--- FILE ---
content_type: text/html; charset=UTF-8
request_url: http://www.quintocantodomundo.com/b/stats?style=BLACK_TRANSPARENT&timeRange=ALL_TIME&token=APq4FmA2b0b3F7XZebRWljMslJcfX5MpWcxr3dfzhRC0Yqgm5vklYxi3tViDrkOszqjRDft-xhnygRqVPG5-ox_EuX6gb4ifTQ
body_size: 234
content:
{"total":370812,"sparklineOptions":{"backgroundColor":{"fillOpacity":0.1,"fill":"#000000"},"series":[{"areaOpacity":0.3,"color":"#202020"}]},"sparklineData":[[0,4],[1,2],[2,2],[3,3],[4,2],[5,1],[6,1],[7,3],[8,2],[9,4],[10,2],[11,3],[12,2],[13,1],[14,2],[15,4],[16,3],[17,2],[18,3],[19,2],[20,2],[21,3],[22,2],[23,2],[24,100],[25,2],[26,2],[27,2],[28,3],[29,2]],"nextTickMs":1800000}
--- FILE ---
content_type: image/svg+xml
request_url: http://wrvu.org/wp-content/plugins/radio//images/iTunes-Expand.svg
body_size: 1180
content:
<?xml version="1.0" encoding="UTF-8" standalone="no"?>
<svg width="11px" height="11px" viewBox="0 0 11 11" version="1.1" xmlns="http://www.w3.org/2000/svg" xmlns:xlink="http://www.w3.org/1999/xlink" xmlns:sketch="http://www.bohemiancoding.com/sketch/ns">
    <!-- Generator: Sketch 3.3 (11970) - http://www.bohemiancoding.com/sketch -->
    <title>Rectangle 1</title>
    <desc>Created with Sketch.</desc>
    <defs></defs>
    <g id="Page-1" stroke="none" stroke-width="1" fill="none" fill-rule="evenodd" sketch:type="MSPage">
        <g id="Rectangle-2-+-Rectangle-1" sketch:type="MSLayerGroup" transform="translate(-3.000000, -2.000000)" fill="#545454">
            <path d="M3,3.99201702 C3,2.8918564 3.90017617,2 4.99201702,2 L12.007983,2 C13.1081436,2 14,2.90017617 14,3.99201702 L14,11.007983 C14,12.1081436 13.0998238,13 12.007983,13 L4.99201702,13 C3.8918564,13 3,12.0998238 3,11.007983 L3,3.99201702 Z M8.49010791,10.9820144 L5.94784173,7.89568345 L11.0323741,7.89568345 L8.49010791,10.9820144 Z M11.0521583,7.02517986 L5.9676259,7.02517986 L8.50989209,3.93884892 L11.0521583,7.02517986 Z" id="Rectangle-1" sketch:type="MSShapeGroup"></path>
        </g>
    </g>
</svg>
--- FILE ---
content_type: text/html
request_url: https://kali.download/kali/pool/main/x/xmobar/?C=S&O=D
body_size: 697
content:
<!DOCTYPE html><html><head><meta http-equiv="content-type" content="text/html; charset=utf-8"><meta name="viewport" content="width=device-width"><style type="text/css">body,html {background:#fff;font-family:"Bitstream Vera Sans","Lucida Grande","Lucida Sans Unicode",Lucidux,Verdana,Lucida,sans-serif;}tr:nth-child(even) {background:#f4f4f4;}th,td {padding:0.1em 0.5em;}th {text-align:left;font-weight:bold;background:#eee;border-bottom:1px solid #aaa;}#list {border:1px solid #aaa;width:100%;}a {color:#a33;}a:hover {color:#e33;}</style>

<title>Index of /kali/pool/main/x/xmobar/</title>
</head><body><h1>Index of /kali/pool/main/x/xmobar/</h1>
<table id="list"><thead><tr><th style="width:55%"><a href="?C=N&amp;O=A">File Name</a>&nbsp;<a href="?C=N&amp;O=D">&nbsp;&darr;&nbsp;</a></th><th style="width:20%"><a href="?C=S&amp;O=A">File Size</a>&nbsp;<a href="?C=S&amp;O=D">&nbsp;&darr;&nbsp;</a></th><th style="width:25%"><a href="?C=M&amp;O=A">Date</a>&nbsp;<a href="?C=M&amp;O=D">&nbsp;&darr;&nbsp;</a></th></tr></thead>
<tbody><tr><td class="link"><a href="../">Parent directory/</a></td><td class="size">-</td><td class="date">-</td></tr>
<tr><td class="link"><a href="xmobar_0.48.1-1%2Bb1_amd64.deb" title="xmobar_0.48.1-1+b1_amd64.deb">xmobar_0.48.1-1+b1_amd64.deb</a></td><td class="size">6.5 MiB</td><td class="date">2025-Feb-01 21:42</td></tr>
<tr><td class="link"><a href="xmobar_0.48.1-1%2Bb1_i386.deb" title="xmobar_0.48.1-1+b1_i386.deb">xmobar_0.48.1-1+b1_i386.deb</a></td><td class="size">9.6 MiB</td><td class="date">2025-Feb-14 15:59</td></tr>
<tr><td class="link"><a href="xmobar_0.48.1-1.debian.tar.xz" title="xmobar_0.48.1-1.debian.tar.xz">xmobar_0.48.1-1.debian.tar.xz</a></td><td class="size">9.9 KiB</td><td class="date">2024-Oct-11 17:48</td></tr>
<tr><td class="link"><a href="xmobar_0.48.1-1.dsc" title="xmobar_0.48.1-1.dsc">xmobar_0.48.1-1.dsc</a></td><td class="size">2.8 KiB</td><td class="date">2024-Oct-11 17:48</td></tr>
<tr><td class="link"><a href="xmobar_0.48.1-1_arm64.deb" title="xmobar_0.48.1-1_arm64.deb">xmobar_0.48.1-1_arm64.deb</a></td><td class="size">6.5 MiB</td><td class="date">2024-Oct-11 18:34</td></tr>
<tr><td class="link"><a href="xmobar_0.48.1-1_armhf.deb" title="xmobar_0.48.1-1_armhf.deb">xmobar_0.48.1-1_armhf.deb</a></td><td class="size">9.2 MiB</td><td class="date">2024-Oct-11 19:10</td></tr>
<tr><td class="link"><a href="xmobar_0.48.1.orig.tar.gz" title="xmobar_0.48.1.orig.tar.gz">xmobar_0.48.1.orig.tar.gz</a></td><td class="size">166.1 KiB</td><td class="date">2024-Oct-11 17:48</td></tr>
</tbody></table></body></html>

******************************

The answer must be an exact copy of every record above.

--- FILE ---
content_type: text/html; charset=UTF-8
request_url: http://www.quintocantodomundo.com/b/stats?style=BLACK_TRANSPARENT&timeRange=ALL_TIME&token=APq4FmA2b0b3F7XZebRWljMslJcfX5MpWcxr3dfzhRC0Yqgm5vklYxi3tViDrkOszqjRDft-xhnygRqVPG5-ox_EuX6gb4ifTQ
body_size: 234
content:
{"total":370812,"sparklineOptions":{"backgroundColor":{"fillOpacity":0.1,"fill":"#000000"},"series":[{"areaOpacity":0.3,"color":"#202020"}]},"sparklineData":[[0,4],[1,2],[2,2],[3,3],[4,2],[5,1],[6,1],[7,3],[8,2],[9,4],[10,2],[11,3],[12,2],[13,1],[14,2],[15,4],[16,3],[17,2],[18,3],[19,2],[20,2],[21,3],[22,2],[23,2],[24,100],[25,2],[26,2],[27,2],[28,3],[29,2]],"nextTickMs":1800000}
--- FILE ---
content_type: image/svg+xml
request_url: http://wrvu.org/wp-content/plugins/radio//images/iTunes-Expand.svg
body_size: 1180
content:
<?xml version="1.0" encoding="UTF-8" standalone="no"?>
<svg width="11px" height="11px" viewBox="0 0 11 11" version="1.1" xmlns="http://www.w3.org/2000/svg" xmlns:xlink="http://www.w3.org/1999/xlink" xmlns:sketch="http://www.bohemiancoding.com/sketch/ns">
    <!-- Generator: Sketch 3.3 (11970) - http://www.bohemiancoding.com/sketch -->
    <title>Rectangle 1</title>
    <desc>Created with Sketch.</desc>
    <defs></defs>
    <g id="Page-1" stroke="none" stroke-width="1" fill="none" fill-rule="evenodd" sketch:type="MSPage">
        <g id="Rectangle-2-+-Rectangle-1" sketch:type="MSLayerGroup" transform="translate(-3.000000, -2.000000)" fill="#545454">
            <path d="M3,3.99201702 C3,2.8918564 3.90017617,2 4.99201702,2 L12.007983,2 C13.1081436,2 14,2.90017617 14,3.99201702 L14,11.007983 C14,12.1081436 13.0998238,13 12.007983,13 L4.99201702,13 C3.8918564,13 3,12.0998238 3,11.007983 L3,3.99201702 Z M8.49010791,10.9820144 L5.94784173,7.89568345 L11.0323741,7.89568345 L8.49010791,10.9820144 Z M11.0521583,7.02517986 L5.9676259,7.02517986 L8.50989209,3.93884892 L11.0521583,7.02517986 Z" id="Rectangle-1" sketch:type="MSShapeGroup"></path>
        </g>
    </g>
</svg>
--- FILE ---
content_type: text/html
request_url: https://kali.download/kali/pool/main/x/xmobar/?C=S&O=D
body_size: 697
content:
<!DOCTYPE html><html><head><meta http-equiv="content-type" content="text/html; charset=utf-8"><meta name="viewport" content="width=device-width"><style type="text/css">body,html {background:#fff;font-family:"Bitstream Vera Sans","Lucida Grande","Lucida Sans Unicode",Lucidux,Verdana,Lucida,sans-serif;}tr:nth-child(even) {background:#f4f4f4;}th,td {padding:0.1em 0.5em;}th {text-align:left;font-weight:bold;background:#eee;border-bottom:1px solid #aaa;}#list {border:1px solid #aaa;width:100%;}a {color:#a33;}a:hover {color:#e33;}</style>

<title>Index of /kali/pool/main/x/xmobar/</title>
</head><body><h1>Index of /kali/pool/main/x/xmobar/</h1>
<table id="list"><thead><tr><th style="width:55%"><a href="?C=N&amp;O=A">File Name</a>&nbsp;<a href="?C=N&amp;O=D">&nbsp;&darr;&nbsp;</a></th><th style="width:20%"><a href="?C=S&amp;O=A">File Size</a>&nbsp;<a href="?C=S&amp;O=D">&nbsp;&darr;&nbsp;</a></th><th style="width:25%"><a href="?C=M&amp;O=A">Date</a>&nbsp;<a href="?C=M&amp;O=D">&nbsp;&darr;&nbsp;</a></th></tr></thead>
<tbody><tr><td class="link"><a href="../">Parent directory/</a></td><td class="size">-</td><td class="date">-</td></tr>
<tr><td class="link"><a href="xmobar_0.48.1-1%2Bb1_amd64.deb" title="xmobar_0.48.1-1+b1_amd64.deb">xmobar_0.48.1-1+b1_amd64.deb</a></td><td class="size">6.5 MiB</td><td class="date">2025-Feb-01 21:42</td></tr>
<tr><td class="link"><a href="xmobar_0.48.1-1%2Bb1_i386.deb" title="xmobar_0.48.1-1+b1_i386.deb">xmobar_0.48.1-1+b1_i386.deb</a></td><td class="size">9.6 MiB</td><td class="date">2025-Feb-14 15:59</td></tr>
<tr><td class="link"><a href="xmobar_0.48.1-1.debian.tar.xz" title="xmobar_0.48.1-1.debian.tar.xz">xmobar_0.48.1-1.debian.tar.xz</a></td><td class="size">9.9 KiB</td><td class="date">2024-Oct-11 17:48</td></tr>
<tr><td class="link"><a href="xmobar_0.48.1-1.dsc" title="xmobar_0.48.1-1.dsc">xmobar_0.48.1-1.dsc</a></td><td class="size">2.8 KiB</td><td class="date">2024-Oct-11 17:48</td></tr>
<tr><td class="link"><a href="xmobar_0.48.1-1_arm64.deb" title="xmobar_0.48.1-1_arm64.deb">xmobar_0.48.1-1_arm64.deb</a></td><td class="size">6.5 MiB</td><td class="date">2024-Oct-11 18:34</td></tr>
<tr><td class="link"><a href="xmobar_0.48.1-1_armhf.deb" title="xmobar_0.48.1-1_armhf.deb">xmobar_0.48.1-1_armhf.deb</a></td><td class="size">9.2 MiB</td><td class="date">2024-Oct-11 19:10</td></tr>
<tr><td class="link"><a href="xmobar_0.48.1.orig.tar.gz" title="xmobar_0.48.1.orig.tar.gz">xmobar_0.48.1.orig.tar.gz</a></td><td class="size">166.1 KiB</td><td class="date">2024-Oct-11 17:48</td></tr>
</tbody></table></body></html>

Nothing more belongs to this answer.